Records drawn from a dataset
- - -

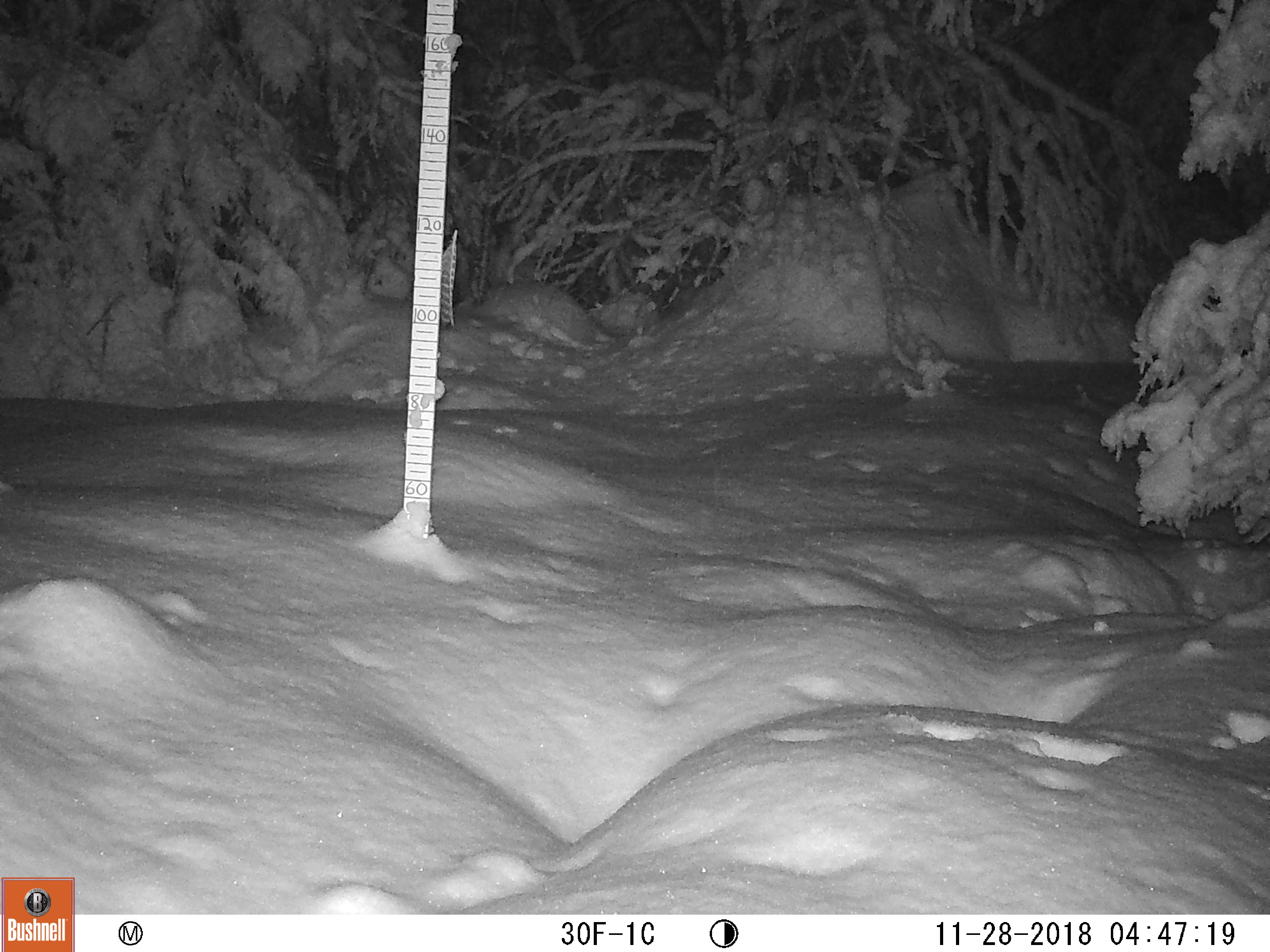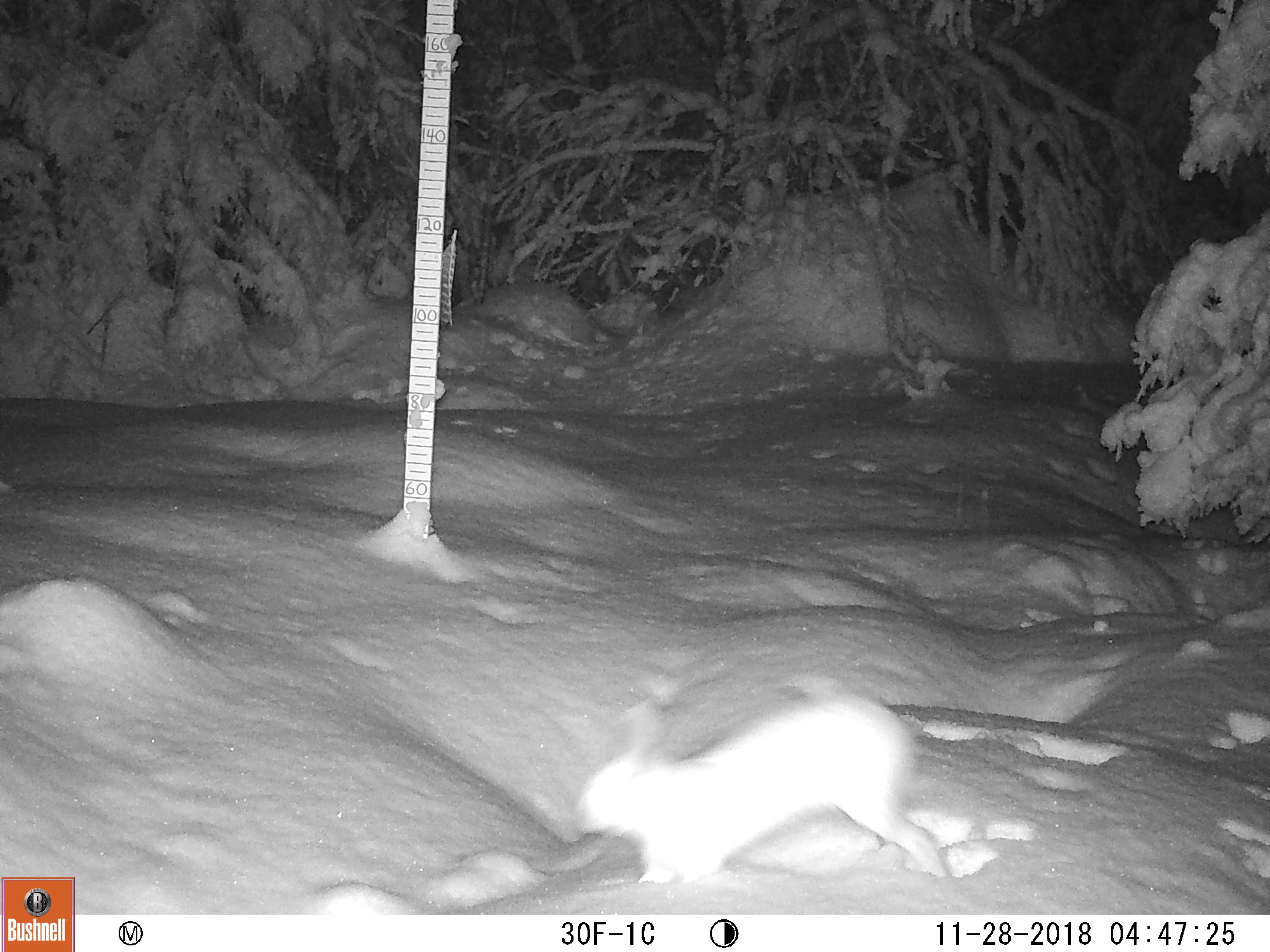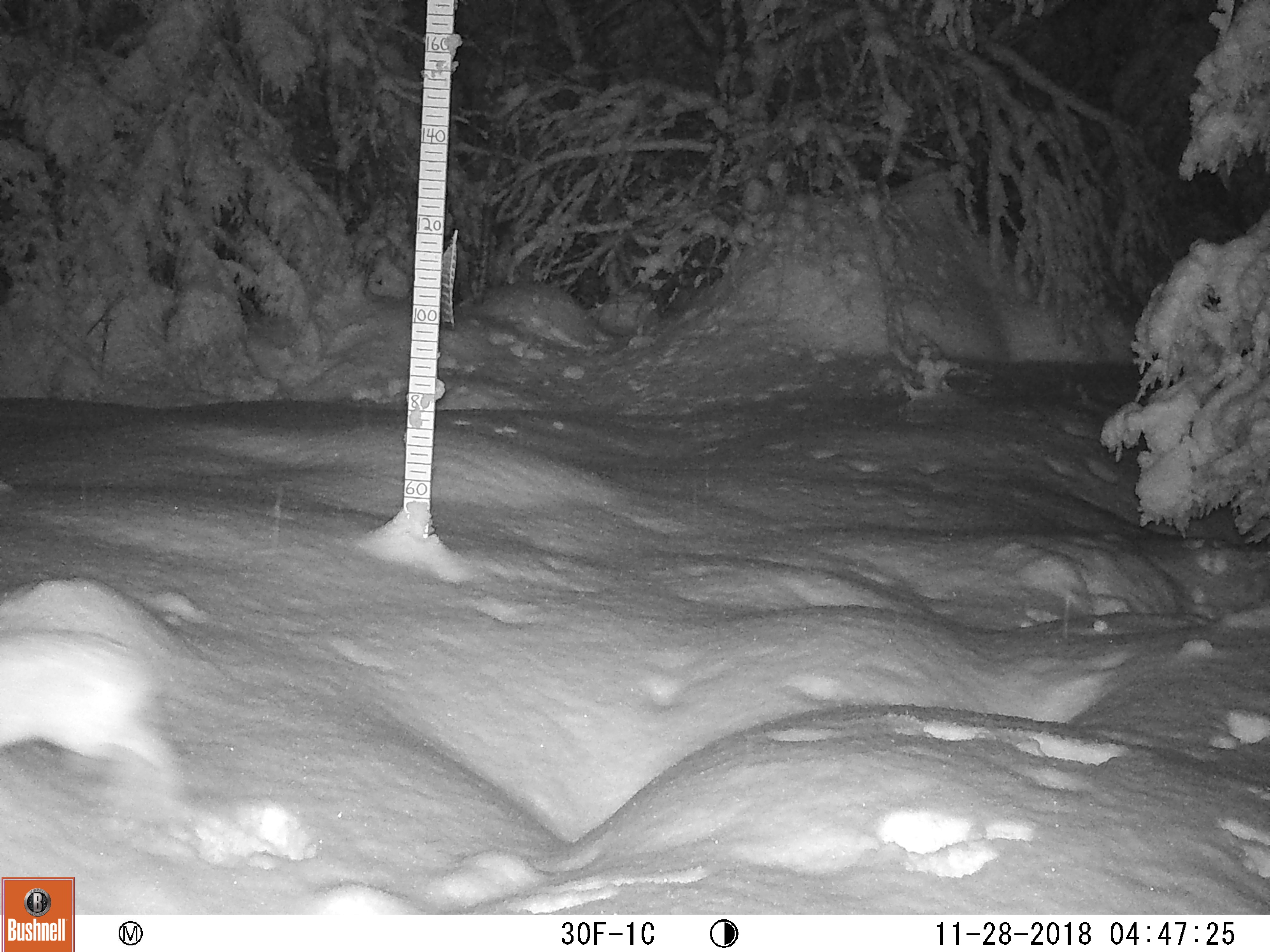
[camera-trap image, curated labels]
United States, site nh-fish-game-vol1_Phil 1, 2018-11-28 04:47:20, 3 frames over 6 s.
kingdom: Animalia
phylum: Chordata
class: Mammalia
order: Lagomorpha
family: Leporidae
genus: Lepus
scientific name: Lepus americanus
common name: snowshoe hare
Snowshoe hare (Lepus americanus).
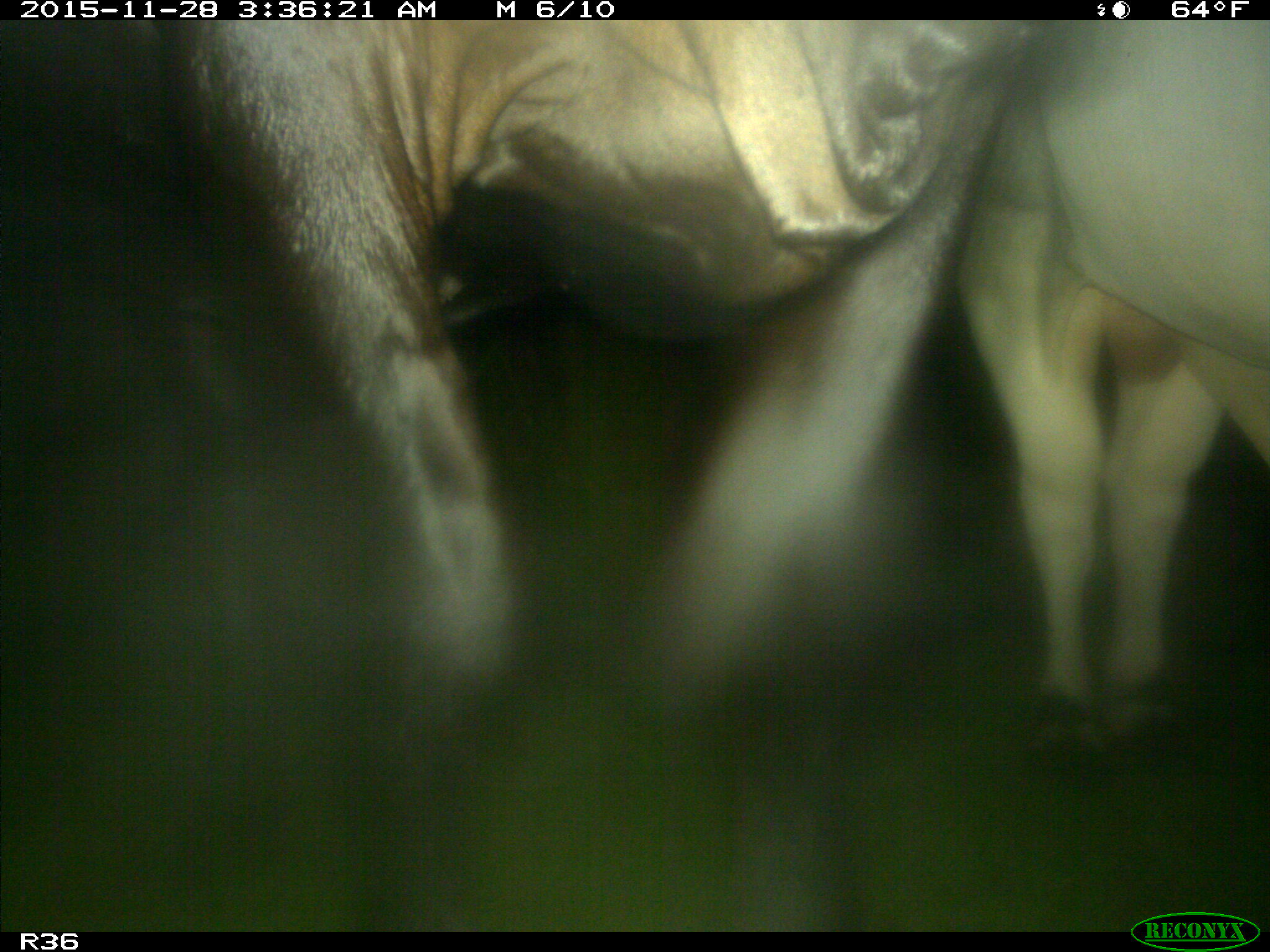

- - -

:: Activity ::
Give back exactly the lines from the line with "kingdom: Animalia" through the final line of the entries above, and keep pictures out of the copy.

:: Task solution ::
kingdom: Animalia
phylum: Chordata
class: Mammalia
order: Lagomorpha
family: Leporidae
genus: Lepus
scientific name: Lepus americanus
common name: snowshoe hare
Snowshoe hare (Lepus americanus).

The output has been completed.